After 34 years, the free open-air concerts at Prospect Park are one of the longest standing of these musical emblems of summer.

Every summer the Prospect Park Bandshell hosts a slew of artists, famous and not, including big names from across the musical spectrum: from Café Tacuba to Philip Glass, Kid Koala to Goran Bregovic, to Brooklyn´s own KRS-ONENorah Jones and They Might Be Giants. Every year the space also hosts many theater, dance and orchestral pieces, including the Brooklyn Philharmonic.

This year’s lineup is no different. The series will feature 32 shows, 25 of which are free, including concerts by Hot Chip, Wilco and Sigur Rós. Two ballet companies and a screening of Saturday Night Fever will also play the bandshell this summer. Organizers say the ticketed shows help finance the rest of the season, which opened last month with a two-hour concert by reggae legend Jimmy Cliff.

Concerts in Prospect Park began in the late 1970s and, organizers say, helped catalyze a revitalization of Prospect Park. Free concerts featuring local artists, many from the Brooklyn music scene, were held at night as a way to increase a sense of safety in the park, which was then suffering from decades of budget cuts.

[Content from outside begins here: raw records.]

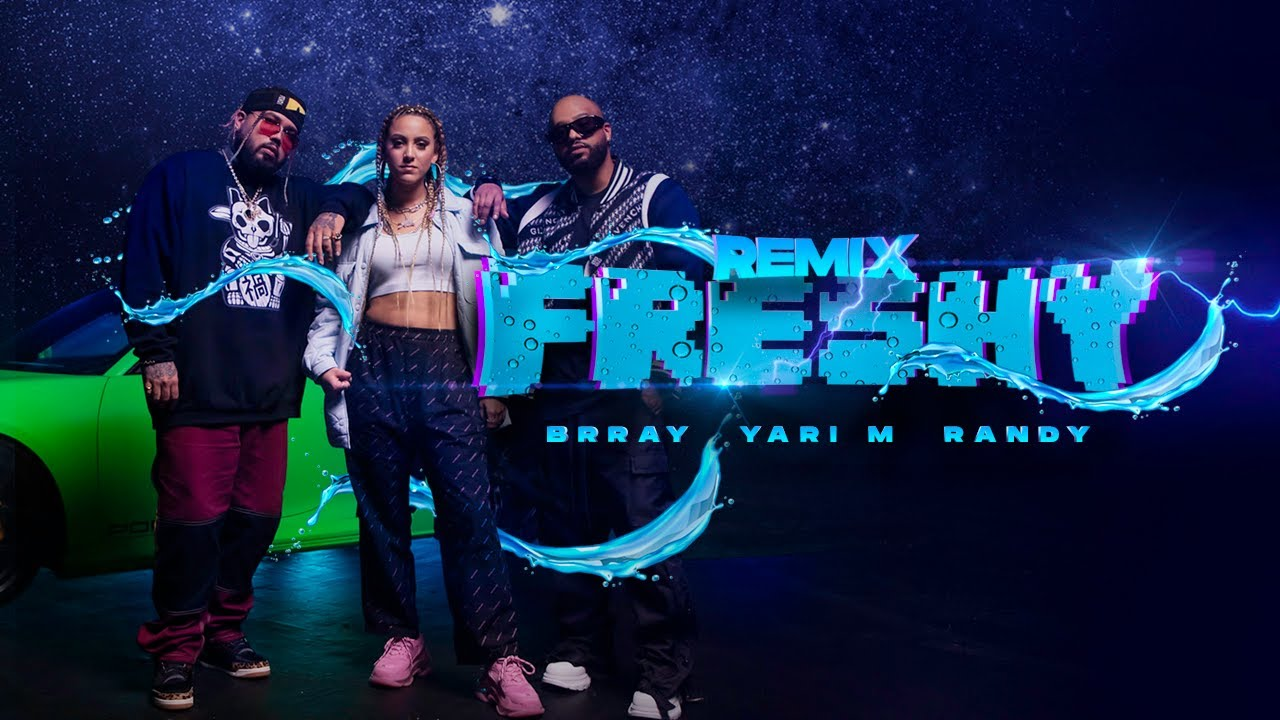 Freshy Remix - Yari M x Randy x Brray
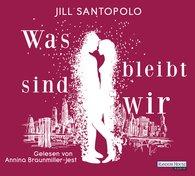 Jill  Santopolo - Was bleibt, sind wir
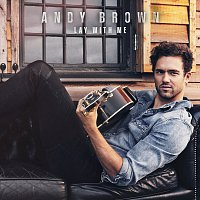 Andy Brown – Lay With Me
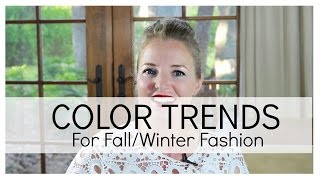 Fall Fashion Color Trends | BusbeeStyle com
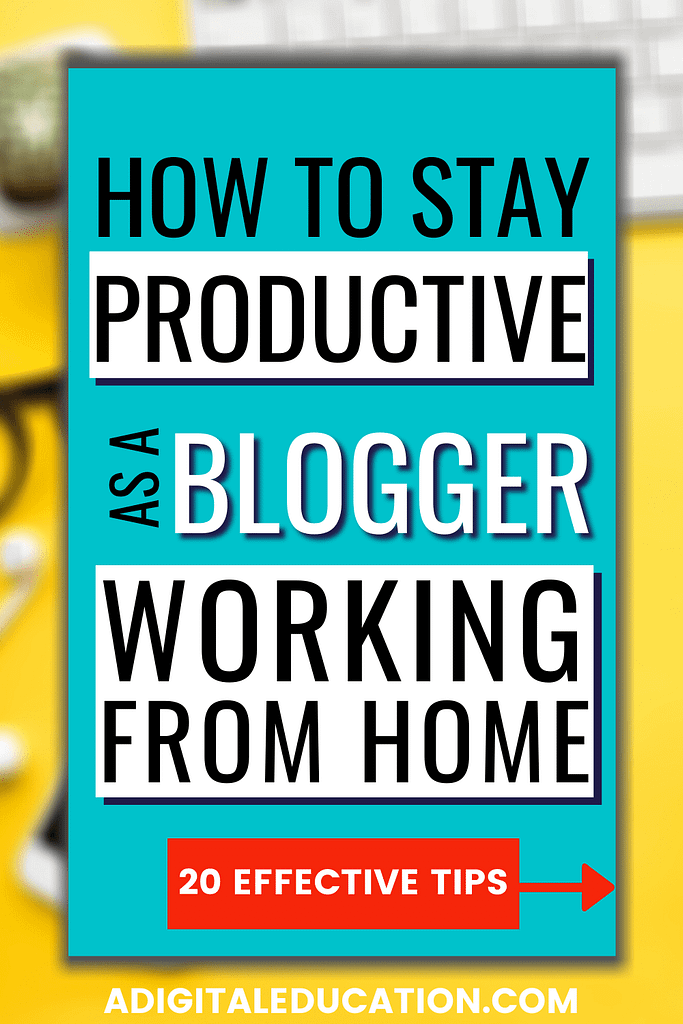 20 tips to work at home productively as a blogger Pinterest Pin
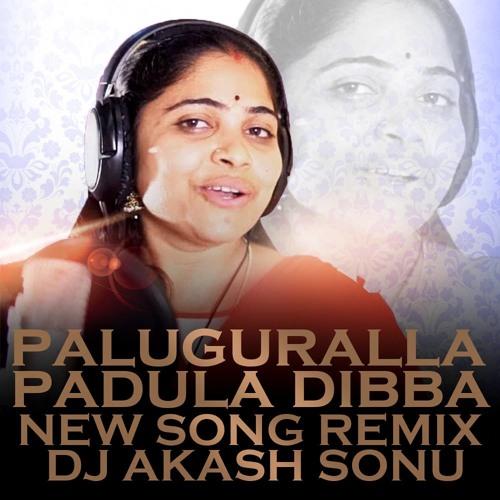 PALUGURALLA PADULA DIBBA NEW SONG REMIX BY DJ AKASH SONU by DJ AKASH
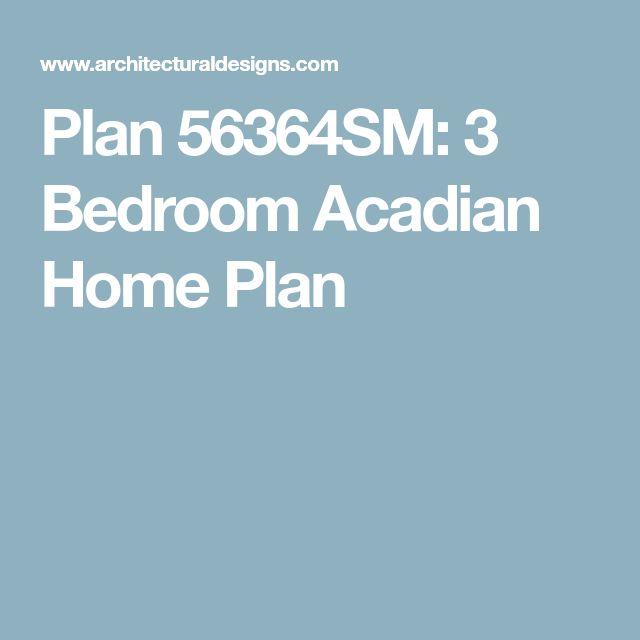 Plan 56364SM: 3 Bedroom Acadian Home Plan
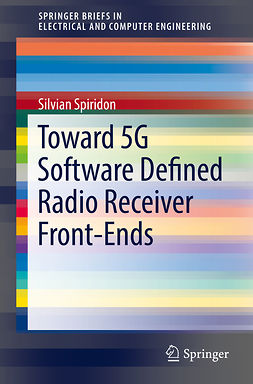 Spiridon, Silvian - Toward 5G Software Defined Radio Receiver Front-Ends, ebook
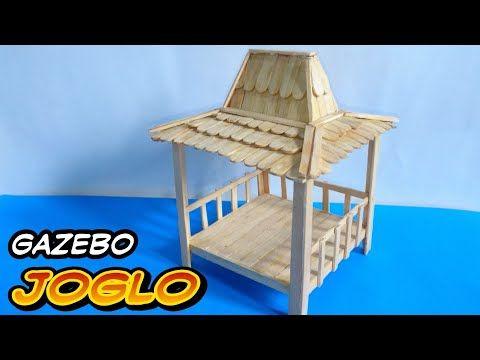 Membuat Gazebo Joglo Dari Stik Es Krim Miniatur Rumah Adat Jawa Tengah Youtube Miniatur Rumah Gazebo Miniatur
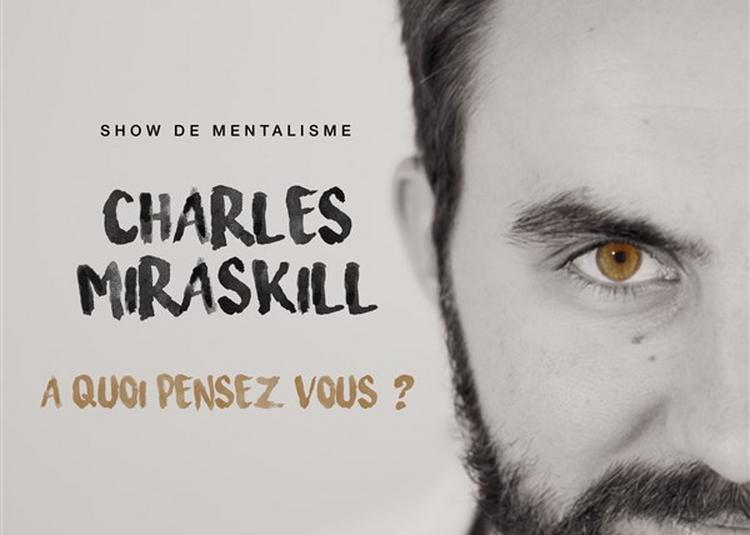 Charles Miraskill Dans A Quoi Pensez Vous ? à Fretin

“The park was in bad shape,” said Celebrate Brooklyn Executive Producer Jack Walsh, “it needed love and care and Celebrate Brooklyn was a way to bring people back into the park.”

“We wanted to activate an under-utilized and in the case of the bandshell, derelict public space to bring people back into Prospect Park,” Walsh explained. “Then, the park was definitely not a place you would think about going to at night.”

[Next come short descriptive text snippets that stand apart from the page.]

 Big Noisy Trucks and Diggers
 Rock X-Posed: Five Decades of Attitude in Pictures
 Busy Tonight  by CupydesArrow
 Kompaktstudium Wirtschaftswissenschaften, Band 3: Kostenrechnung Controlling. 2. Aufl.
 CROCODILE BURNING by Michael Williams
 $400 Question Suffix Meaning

Annual visitors to the park have increased four-fold from the two million visitors per year in the late ’70s. The Celebrate Brooklyn series alone brings nearly 250,000 attendees to the bandshell each summer.

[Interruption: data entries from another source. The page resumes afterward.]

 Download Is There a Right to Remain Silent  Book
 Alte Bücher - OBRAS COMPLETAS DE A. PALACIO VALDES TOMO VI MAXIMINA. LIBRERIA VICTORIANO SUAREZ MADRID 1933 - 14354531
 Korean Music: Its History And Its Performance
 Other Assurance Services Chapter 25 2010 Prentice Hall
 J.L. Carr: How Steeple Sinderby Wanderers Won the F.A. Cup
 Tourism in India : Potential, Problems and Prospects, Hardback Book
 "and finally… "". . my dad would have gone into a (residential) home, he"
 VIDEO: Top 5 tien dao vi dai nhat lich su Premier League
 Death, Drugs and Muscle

“It’s the most exciting show in our hometown,” said Ditmas Park native Nick Panken, whose band the Spirit Family Reunion, playing an infectious, foot-tapping modern take on string-and-jug Americana, takes the bandshell stage on Saturday, Aug. 4.

Spirit Family Reunion has played many times in Prospect Park, said Panken, but until now only at the farmer’s market at Grand Army Plaza. August’s show will be an opportunity for Panken and his bandmates to take the same stage on which they’ve seen some of their favorite acts, like Dixie Hummingbird and Bob Dylan.

The bandshell, renovated multiple times since its construction in 1939, lets concertgoers spread out a blanket and eat, drink and listen to shows in Brooklyn’s biggest park. For the artists, it’s an opportunity to play a more laid-back, outdoor venue, with a better-than-usual sound system.

As for the big picture, Walsh saw holding concerts in the park as a way to take back public space after what he calls “the bad ’70s — a time of massive budget cuts and crime.”

“It wasn’t just the park,” he added, “it was all of Brooklyn — the concerts were part of a strategy to keep the borough from slipping over the edge.”